No es eso lo que más nos interesa o lo que tal vez recordaremos de este filme, aunque se trate aquí de grandes temas, del camino de la pasión hacia el amor, de la atracción y el deseo como catalizadores del recuerdo, del futuro de la pareja o el reconocimiento de uno mismo. Lo que nos interesa, y lo que parece interesarle también a Deville, es cómo poner en imágenes, cómo conseguir una forma singular para el encuentro sexual y la intimidad de la pareja; cómo filmar con ojos renovados, como si fuera la primera vez, esas sensaciones físicas de emanan del roce y las caricias; cómo hacer visible, en definitiva, el sentido del tacto, el estremecimiento o el pudor.

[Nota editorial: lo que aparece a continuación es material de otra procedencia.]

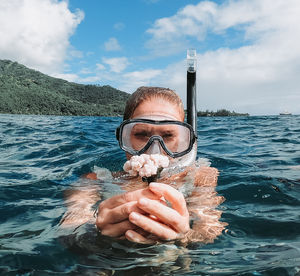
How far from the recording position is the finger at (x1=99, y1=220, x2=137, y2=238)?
1636mm

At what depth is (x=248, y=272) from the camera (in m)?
1.51

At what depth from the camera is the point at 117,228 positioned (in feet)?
5.46

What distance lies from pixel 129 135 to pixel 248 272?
1915mm

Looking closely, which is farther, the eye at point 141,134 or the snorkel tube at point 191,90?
the snorkel tube at point 191,90

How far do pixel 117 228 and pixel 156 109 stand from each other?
178 centimetres

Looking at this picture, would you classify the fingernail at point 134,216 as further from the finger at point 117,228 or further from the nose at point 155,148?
the nose at point 155,148

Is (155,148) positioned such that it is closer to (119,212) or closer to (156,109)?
(156,109)

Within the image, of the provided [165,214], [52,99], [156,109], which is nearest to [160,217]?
[165,214]

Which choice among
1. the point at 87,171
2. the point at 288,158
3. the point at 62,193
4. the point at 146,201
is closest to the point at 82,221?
the point at 146,201

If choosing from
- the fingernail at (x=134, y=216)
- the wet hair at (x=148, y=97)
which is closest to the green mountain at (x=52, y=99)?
the wet hair at (x=148, y=97)

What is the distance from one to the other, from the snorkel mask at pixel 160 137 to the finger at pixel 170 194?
1336 mm

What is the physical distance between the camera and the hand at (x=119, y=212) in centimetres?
153

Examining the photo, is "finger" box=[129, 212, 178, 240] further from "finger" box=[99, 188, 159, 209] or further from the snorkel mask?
the snorkel mask

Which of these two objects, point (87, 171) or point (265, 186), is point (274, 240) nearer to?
point (265, 186)
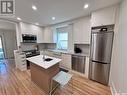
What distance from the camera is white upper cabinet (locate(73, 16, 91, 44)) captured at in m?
3.30

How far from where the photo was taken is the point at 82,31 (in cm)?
348

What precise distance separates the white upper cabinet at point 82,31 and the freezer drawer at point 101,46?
49cm

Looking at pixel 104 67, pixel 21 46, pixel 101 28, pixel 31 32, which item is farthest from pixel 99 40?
pixel 21 46

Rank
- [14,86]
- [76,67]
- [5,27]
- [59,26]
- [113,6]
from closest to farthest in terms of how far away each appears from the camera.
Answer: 1. [113,6]
2. [14,86]
3. [76,67]
4. [59,26]
5. [5,27]

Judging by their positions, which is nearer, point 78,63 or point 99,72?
point 99,72

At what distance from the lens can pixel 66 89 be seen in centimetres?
245

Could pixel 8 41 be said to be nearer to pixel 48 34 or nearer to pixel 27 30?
pixel 27 30

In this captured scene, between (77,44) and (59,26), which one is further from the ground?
(59,26)

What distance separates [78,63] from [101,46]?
4.04 ft

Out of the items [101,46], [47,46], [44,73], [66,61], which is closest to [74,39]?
[66,61]

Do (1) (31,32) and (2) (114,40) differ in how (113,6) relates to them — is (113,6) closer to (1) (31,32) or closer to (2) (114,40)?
(2) (114,40)

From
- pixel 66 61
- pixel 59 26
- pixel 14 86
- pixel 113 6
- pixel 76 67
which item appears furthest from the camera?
pixel 59 26

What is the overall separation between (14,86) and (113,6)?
13.2ft

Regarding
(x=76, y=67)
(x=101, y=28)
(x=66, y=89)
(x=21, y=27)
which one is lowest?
(x=66, y=89)
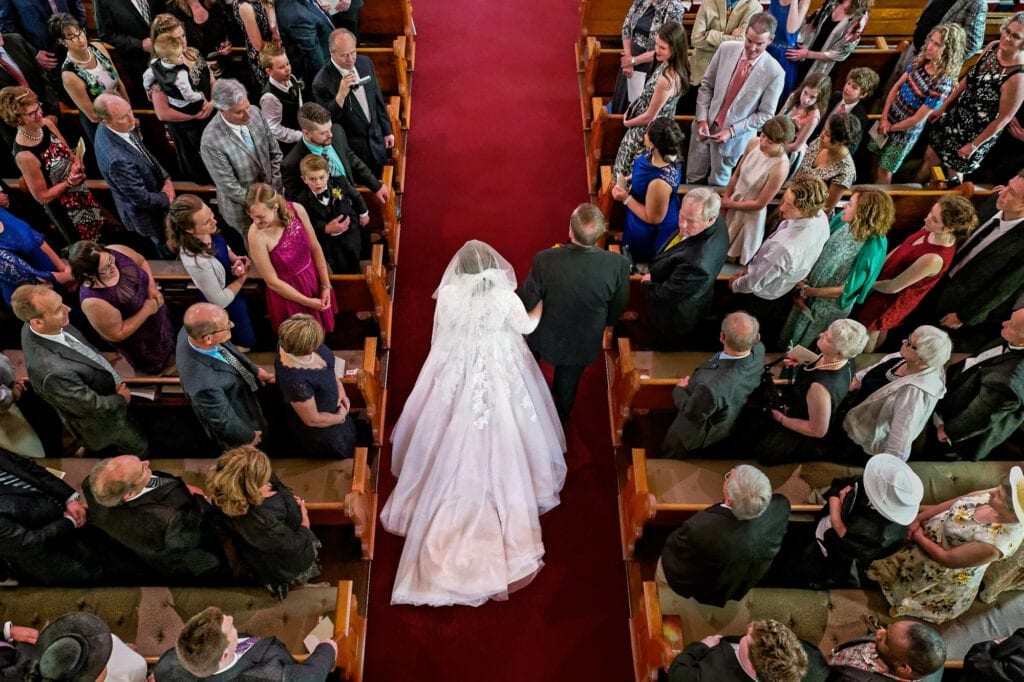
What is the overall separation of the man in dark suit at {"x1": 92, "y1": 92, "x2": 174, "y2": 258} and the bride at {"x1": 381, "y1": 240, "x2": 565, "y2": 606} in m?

La cámara de Deville no sólo reconoce el espacio y lo coreografía con la complicidad de sus dos actores, sino que busca también recorrer e inspeccionar los cuerpos generosamente desnudos de la Trintgnant y Anglade, materializar en un rápido reencuadre o en un brusco corte de montaje, a la manera del Godard de Une femme mariée, ese portentoso efecto sinestésico que traduzca en un lenguaje de imágenes aquél de los afectos físicos. Salvo contadas excepciones, el cine siempre ha tenido problemas o ha abusado del cliché de sábanas blancas para asomarse a la intimidad de los cuerpos. Aquí Deville parece derribar esa frontera con una mirada propia que es, irremediablemente, una mirada también nuestra.